START SOURCE DOCUMENT

When the print instruction is inputted, first, the system controller 400 causes the feed roller 190 to make one revolution, so that the lenticular sheet 12 is fed from the sheet feeding cassette 150 by a given amount. At this time, the leading end of the lenticular sheet 12 reaches the transport roller 212. Subsequently, the system controller 400 causes the capstan 214 to press against the transport roller 212, so that the lenticular sheet 12 is nipped between the transport roller 212 and the capstan 214. It should be noted that the capstan 214 may be pressed against the transport roller 212 in advance, and the lenticular sheet 12 may be inserted between the transport roller 212 and the capstan 214 at the time of feeding of the lenticular sheet 12 in Step S12.

The system controller 400 drives the transport roller 212, and monitors whether or not the leading end of the lenticular sheet 12 is detected by a sheet home position (HP) sensor (not illustrated) (Step S14). When the sheet leading end is detected by the sheet HP sensor, the system controller 400 stops the transport of the lenticular sheet 12 by the transport roller 212, and causes the lenticular sheet 12 to be transported to the clamper 220. At this time, the clamper 220 stands by at the predetermined lowermost position, and when the sheet HP sensor detects the sheet leading end, the sheet leading end has reached a position at which the sheet leading end can be nipped by the clamper 220.

It should be noted that the system controller 400 drives the transport roller 212 for a given period of time without using the sheet HP sensor, and also in this way, the lenticular sheet 12 can be transported to the clamper 220. In this case, when the leading end of the lenticular sheet 12 abuts against the clamper 220 during the transport for the given period of time, the transport roller 212 is idly rotated. In addition, the lenticular sheet 12 is roughly positioned by bringing the lenticular sheet 12 into abutment against the clamper 220.

[Step S16]

The system controller 400 drives the cam or the like to close the pair of clamping members by the urging force of the spring, and causes the clamper 220 to nip the lenticular sheet 12. Subsequently, as described in FIG. 10, the azimuth adjustment of the lenticular sheet 12 is performed.

The system controller 400 drives the clamper transport unit 230 to transport the lenticular sheet 12 nipped by the clamper 220 to the photographic printing start position. The photographic printing start position can be set to, for example, a position at which output signals of the photosensors 320A to 320C illustrated in FIG. 8A reach a predetermined value (for example, a peak value) after the transport of the lenticular sheet 12. As a result, a relative position between a lens position of the lenticular sheet 12 and a photographic printing position of the six-view image is adjusted.

[Steps S18 and S20]

Next, the system controller 400 causes the ribbon switching rotary mechanism 250 into which the ribbons of R, Y, M, C, and W are loaded to rotate, and controls so that a desired ribbon comes to a predetermined photographic printing position, on the basis of the ribbon information detected by the ribbon detection sensor 330 (FIG. 8A). In the present embodiment, the lenticular sheet 12 which does not have R (image receiving layer) is used. Therefore, the ribbon of R is first selected, and then the ribbons of Y, M, C, and W are selected in the stated order.

END SOURCE DOCUMENT
START RECORDED INFORMATION

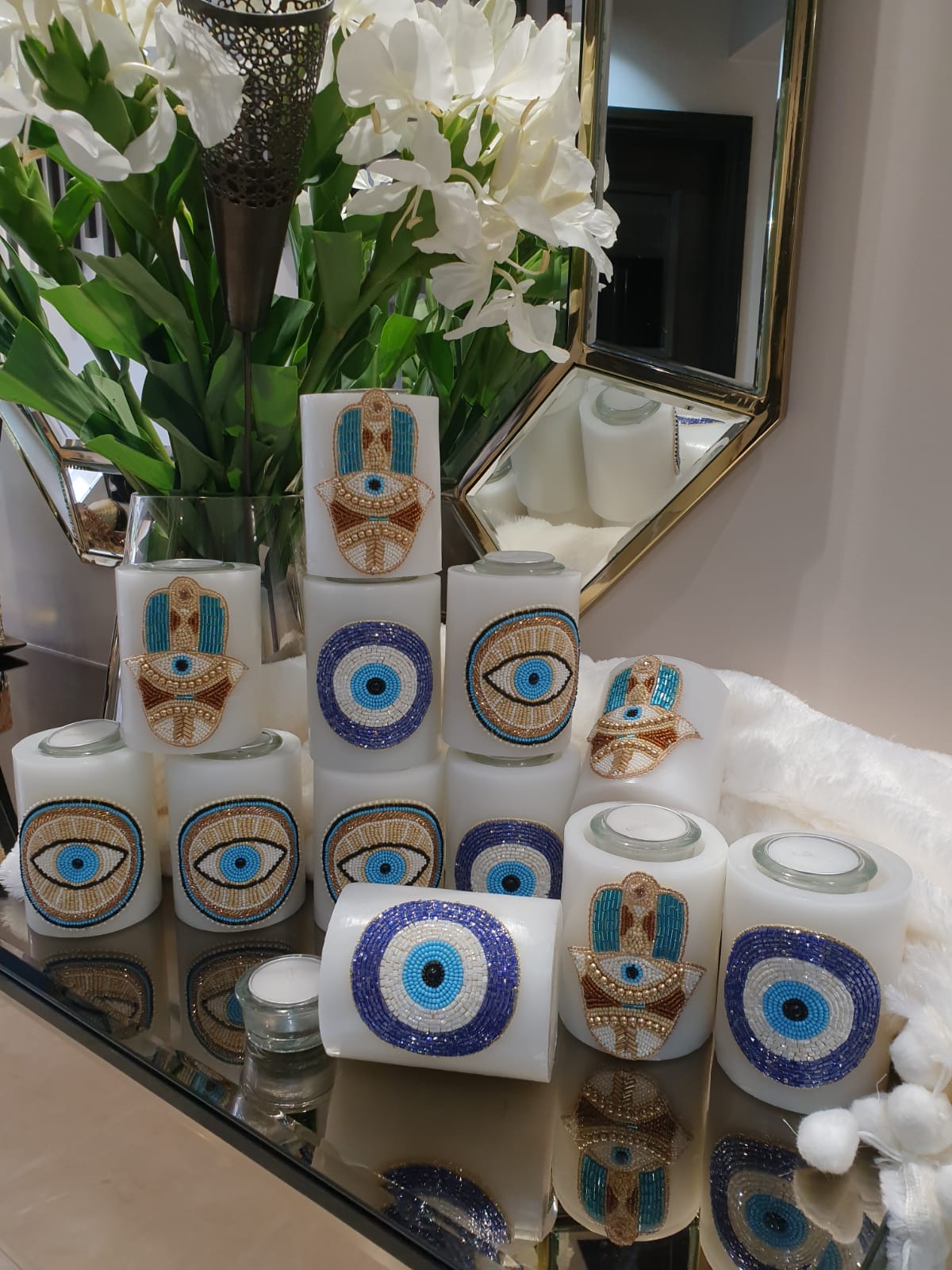 Evil Eye Candles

END RECORDED INFORMATION

* [WORK ORDER 1]:
Reproduce the passage on lenticular sheet printing starting at "It should be noted that the system" and ending at "12 is performed.".
* [WORK ORDER 2]:
Pick up the description of lenticular sheet printing right after its last sentence and carry it on.

* [RESPONSE BOX 1]:
It should be noted that the system controller 400 drives the transport roller 212 for a given period of time without using the sheet HP sensor, and also in this way, the lenticular sheet 12 can be transported to the clamper 220. In this case, when the leading end of the lenticular sheet 12 abuts against the clamper 220 during the transport for the given period of time, the transport roller 212 is idly rotated. In addition, the lenticular sheet 12 is roughly positioned by bringing the lenticular sheet 12 into abutment against the clamper 220.

[Step S16]

The system controller 400 drives the cam or the like to close the pair of clamping members by the urging force of the spring, and causes the clamper 220 to nip the lenticular sheet 12. Subsequently, as described in FIG. 10, the azimuth adjustment of the lenticular sheet 12 is performed.

* [RESPONSE BOX 2]:
The ribbon switching rotary mechanism 250 is caused to make one revolution at the time of start-up, the information of the respective ribbons loaded onto the respective reels (supply reels 256) is read by the ribbon detection sensor 330, and then the read information is held in an internal memory. In this way, a desired ribbon can be selected thereafter by controlling the rotation position (reel position) of the ribbon switching rotary mechanism 250.

[Table 1] given below illustrates an example of a table in which the ribbon information is stored correspondingly to reel numbers 1 to 5 of the five supply reels 256.

TABLE 1

Photographic Printing

Using Single-Color

Reel Number
Ribbon

1
R (Image Receiving Layer)

2
Y (Yellow)

3
M (Magenta)

4
C (Cyan)

5
W (White)

[Steps S22 and S24]

The system controller 400 causes the clamper 220 to move upward and drives the thermal head 260, to thereby perform photographic printing for one corresponding color. It should be noted that the photographic printing using the ribbons of R and W is photographic printing which is performed over an entire surface of the lenticular sheet 12, whereas the photographic printing using the single-color ribbons of Y, M, and C is photographic printing of color images each corresponding to the photographic print data of Y, M, and C.

[Step S26]

When the photographic printing for one color is finished, the system controller 400 determines whether or not the photographic printing has been finished for all of the ribbons. In this case, the photographic printing using the ribbon of W is last performed, and hence the system controller 400 determines whether or not the photographic printing using the ribbon of W has been finished.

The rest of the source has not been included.